Eating too much red meat increases the risk of bowel cancer because it damages DNA, scientists believe.
Tests on cells from people who ate different diets showed red meat raised levels of compounds in the large bowel which can alter DNA and increase the likelihood of contracting the disease.
"It is the first definite link between red meat and the very first stage in cancer, " said Professor Sheila Bingham, of the Medical Research Council's Dunn nutrition unit in Cambridge.
In earlier research, Prof Bingham's team found the risk of colorectal cancer was a third higher in people who ate more than two portions of red or processed meat than it was in someone who ate less than one portion a week.
In their latest study, the experts studied cells from the colon lining of people who followed red meat, vegeterian, high red meat or high fibre diets for 15 days. Red meats include beef, lamb, pork and veal.
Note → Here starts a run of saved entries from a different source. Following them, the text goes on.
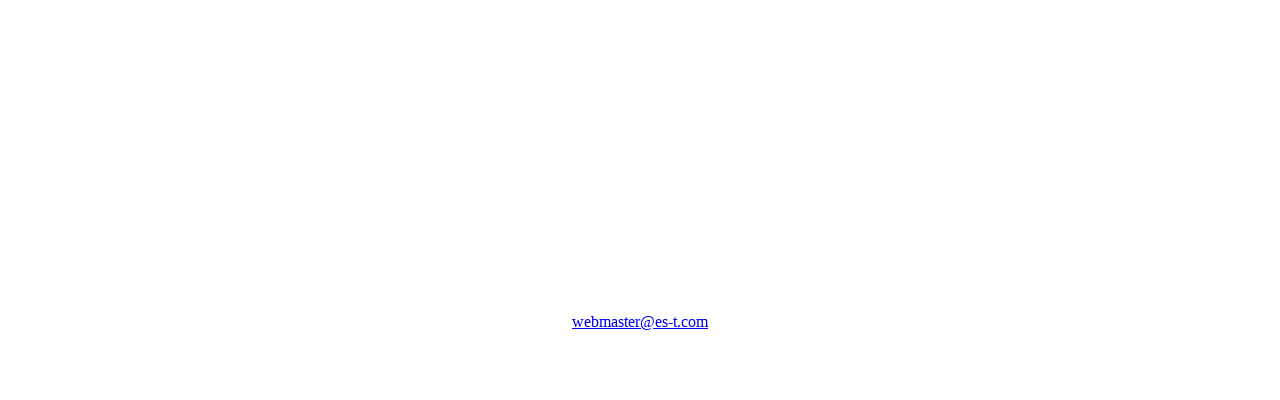

--- FILE ---
content_type: text/html
request_url: http://es-t.eu/
body_size: 616
content:
<html>
<head>
<title>Sie sehen hier eine soeben freigeschaltete Homepage</title>
<meta name="author" content="Cipolletta">
<meta name="generator" content="HTML EDITOR">
<base href="http://www.webmailer.de/setup/setup3/">
</head>
<body bgcolor="white">
<table align="center" width="630" height="340" border="0" cellpadding="0" cellspacing="0">

<tr>
<td width="630" height="305"  valign="top" align="left"><p>&nbsp;</p><p>&nbsp;</p><img src="setup.jpg" border="0" alt=""></td>
</tr>

<tr>
<td valign="top" align="center"><a href="mailto:webmaster@es-t.com">webmaster@es-t.com</a></td>
</tr>

</table>
</body>
</html>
They found red meat consumption was linked to higher levels of substances called N- nitrosocompounds, which are formed in the large bowel.
The compounds may stick to DNA, making it more likely to undergo mutations that increase the odds of cancer.
The DNA damage may be repaired naturally in the body, and fibre in the diet may help the process. But if it is not, cancer can develop, said Prof Bingham.
The findings could help develop a screening test for very early changes related to the disease, she told scientific journal Cancer Research.
Each year, 35,000 Britons are diagnosed with bowel cancer and it kills 16,000.